2. The intelligent parking status perception method based on target detection and tracking according to claim 1, characterized in that, Deploy the vehicle target detection model and vehicle target tracking model from the cloud server to all edge computing gateways of the parking lot monitoring system, including: Using deep learning algorithms, an initial vehicle target detection model and an initial vehicle target tracking model are built in a cloud server, and the initial vehicle target detection model and the initial vehicle target tracking model are deployed to all training servers. Based on the federated learning mechanism, local training image datasets are used in training servers for different scenarios to train the corresponding initial vehicle target detection model and initial vehicle target tracking model locally, and the model update and model evaluation metrics after local training are uploaded to the cloud server. Based on the model update volume and corresponding model evaluation metrics of each training server, the initial vehicle target detection model and the initial vehicle target tracking model of the cloud server are safely aggregated according to the dynamic federated weight mechanism to obtain the final vehicle target detection model and the final vehicle target tracking model. The final vehicle target detection model and the final vehicle target tracking model are deployed to all edge computing gateways connected to the cloud server.

3. The intelligent parking state perception method based on target detection and tracking according to claim 2, characterized in that, The video stream captured by the camera is input into the vehicle target detection model of the edge computing gateway to perform vehicle target detection, resulting in several vehicle targets, including: The video stream is captured by cameras installed at key locations in the parking lot monitoring system and then input to the edge computing gateway. The video stream is frame-trimmed and preprocessed to obtain continuous frames of image data to be identified, and then the continuous frames of image data to be identified are input into the vehicle target detection model. The backbone network of the vehicle target detection model is used to extract the original feature map of the image data to be identified in each frame; Using the dynamic receptive field attention module of the vehicle target detection model, the local feature map, global context feature map, and dynamic receptive field feature map of the original feature map are extracted, and then fused by a concatenation operation according to the dynamically generated attention weights to obtain the first fused feature map.
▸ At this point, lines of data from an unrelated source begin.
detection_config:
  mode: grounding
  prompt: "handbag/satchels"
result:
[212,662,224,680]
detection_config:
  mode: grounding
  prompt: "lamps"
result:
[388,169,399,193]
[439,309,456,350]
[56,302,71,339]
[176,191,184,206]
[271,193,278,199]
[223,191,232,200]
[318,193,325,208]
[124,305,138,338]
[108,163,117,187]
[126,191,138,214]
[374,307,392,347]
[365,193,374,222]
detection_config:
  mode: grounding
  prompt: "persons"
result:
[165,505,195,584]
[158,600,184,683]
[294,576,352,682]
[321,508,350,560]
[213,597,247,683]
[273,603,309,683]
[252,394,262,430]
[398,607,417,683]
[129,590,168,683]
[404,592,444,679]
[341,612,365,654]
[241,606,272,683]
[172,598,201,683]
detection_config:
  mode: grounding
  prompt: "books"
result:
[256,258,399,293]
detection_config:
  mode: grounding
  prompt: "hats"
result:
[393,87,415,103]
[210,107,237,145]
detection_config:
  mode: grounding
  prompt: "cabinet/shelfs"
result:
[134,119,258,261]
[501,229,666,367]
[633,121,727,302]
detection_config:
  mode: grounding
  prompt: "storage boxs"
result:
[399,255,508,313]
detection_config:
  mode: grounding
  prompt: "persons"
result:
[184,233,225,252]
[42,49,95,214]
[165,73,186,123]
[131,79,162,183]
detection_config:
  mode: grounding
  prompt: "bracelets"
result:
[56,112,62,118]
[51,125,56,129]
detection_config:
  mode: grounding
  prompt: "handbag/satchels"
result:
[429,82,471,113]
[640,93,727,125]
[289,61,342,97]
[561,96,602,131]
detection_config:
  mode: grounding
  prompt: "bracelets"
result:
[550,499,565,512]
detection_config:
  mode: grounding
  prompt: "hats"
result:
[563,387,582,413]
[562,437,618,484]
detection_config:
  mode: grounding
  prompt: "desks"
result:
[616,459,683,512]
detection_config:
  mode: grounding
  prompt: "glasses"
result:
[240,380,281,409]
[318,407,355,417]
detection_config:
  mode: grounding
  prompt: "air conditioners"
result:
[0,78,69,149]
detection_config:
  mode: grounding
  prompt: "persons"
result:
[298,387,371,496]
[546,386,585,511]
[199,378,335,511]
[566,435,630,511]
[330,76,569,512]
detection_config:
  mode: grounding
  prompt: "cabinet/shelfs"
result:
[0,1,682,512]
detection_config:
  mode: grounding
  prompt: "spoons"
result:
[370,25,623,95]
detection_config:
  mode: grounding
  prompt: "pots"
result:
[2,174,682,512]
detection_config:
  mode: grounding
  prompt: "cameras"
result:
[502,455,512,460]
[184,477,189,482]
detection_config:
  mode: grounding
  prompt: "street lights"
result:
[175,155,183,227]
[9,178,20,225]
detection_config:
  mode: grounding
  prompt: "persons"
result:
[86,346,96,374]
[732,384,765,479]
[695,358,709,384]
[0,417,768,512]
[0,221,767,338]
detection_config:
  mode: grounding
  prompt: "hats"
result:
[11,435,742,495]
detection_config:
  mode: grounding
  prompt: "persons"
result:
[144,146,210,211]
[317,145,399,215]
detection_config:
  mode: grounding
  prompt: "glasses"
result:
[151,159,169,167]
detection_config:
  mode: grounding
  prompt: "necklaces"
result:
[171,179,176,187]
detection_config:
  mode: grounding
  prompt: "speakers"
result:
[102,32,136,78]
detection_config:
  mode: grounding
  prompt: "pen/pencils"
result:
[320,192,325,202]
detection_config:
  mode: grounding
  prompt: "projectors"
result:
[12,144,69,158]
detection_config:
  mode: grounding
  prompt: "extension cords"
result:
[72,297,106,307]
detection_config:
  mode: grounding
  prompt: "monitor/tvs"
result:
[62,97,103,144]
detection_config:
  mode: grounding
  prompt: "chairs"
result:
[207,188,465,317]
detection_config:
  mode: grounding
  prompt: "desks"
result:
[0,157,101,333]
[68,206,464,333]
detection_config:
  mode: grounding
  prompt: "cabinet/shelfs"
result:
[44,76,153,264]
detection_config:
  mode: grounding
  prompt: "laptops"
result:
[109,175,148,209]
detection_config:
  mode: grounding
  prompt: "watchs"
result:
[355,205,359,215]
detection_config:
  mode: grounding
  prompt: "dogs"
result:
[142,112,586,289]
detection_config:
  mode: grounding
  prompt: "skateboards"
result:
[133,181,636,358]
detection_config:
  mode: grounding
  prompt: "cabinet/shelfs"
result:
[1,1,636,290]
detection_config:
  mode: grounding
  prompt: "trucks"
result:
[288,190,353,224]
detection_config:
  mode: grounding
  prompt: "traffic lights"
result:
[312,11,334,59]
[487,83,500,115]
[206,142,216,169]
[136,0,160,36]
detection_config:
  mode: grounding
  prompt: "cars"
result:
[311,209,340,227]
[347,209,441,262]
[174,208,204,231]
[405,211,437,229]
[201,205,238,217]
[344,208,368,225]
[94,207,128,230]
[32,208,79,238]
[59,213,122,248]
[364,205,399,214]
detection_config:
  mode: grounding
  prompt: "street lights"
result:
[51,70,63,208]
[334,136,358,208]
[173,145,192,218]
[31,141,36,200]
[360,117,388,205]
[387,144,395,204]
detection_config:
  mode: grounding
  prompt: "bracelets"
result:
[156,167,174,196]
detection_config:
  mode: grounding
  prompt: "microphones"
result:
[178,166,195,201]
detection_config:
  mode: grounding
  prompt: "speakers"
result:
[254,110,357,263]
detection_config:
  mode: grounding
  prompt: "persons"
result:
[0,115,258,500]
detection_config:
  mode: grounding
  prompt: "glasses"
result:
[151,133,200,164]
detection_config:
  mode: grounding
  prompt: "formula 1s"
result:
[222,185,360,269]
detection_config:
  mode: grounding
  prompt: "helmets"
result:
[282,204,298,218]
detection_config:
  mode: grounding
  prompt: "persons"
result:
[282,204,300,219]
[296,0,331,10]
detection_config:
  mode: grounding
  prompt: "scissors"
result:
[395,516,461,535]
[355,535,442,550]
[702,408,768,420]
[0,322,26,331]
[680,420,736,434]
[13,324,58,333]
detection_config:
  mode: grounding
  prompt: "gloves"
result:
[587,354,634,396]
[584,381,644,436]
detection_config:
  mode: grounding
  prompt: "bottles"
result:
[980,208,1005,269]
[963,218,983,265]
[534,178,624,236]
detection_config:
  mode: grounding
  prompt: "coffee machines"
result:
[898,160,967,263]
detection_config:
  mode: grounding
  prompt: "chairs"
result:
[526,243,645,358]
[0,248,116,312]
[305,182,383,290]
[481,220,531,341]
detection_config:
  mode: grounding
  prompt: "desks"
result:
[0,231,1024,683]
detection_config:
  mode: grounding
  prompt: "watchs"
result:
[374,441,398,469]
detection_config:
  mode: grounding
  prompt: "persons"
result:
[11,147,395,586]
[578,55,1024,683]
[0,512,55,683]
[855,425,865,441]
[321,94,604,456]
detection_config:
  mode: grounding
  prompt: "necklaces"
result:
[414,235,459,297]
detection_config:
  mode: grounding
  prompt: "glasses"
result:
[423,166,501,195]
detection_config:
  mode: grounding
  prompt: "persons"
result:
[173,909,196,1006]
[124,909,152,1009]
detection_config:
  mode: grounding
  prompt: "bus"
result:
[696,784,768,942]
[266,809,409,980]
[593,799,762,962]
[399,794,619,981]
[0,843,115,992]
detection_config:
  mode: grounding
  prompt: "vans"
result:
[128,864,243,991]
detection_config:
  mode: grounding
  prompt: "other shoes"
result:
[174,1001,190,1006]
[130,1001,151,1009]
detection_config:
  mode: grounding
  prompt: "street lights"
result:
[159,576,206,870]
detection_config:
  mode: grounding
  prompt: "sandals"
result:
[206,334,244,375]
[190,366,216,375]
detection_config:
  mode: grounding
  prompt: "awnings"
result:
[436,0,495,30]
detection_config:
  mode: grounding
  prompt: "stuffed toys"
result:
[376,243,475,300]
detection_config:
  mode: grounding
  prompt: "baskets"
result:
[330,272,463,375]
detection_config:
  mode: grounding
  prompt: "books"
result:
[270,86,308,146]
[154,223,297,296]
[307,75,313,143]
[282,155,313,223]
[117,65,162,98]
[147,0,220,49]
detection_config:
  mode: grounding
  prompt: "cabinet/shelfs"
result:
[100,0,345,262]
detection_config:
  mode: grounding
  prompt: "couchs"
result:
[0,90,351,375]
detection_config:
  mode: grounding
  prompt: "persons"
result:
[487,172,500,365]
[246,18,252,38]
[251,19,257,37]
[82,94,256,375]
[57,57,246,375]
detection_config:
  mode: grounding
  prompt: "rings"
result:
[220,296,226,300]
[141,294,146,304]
The neck network of the vehicle target detection model is used to perform a second fusion of the original feature map and the first fusion feature map to obtain the second fusion feature map. Based on the second fused feature map, the multi-task unified detection head of the vehicle target detection model is used to detect vehicle targets and obtain several initial vehicle targets in the image data to be identified. Post-processing is performed on several initial vehicle targets to obtain several final vehicle targets.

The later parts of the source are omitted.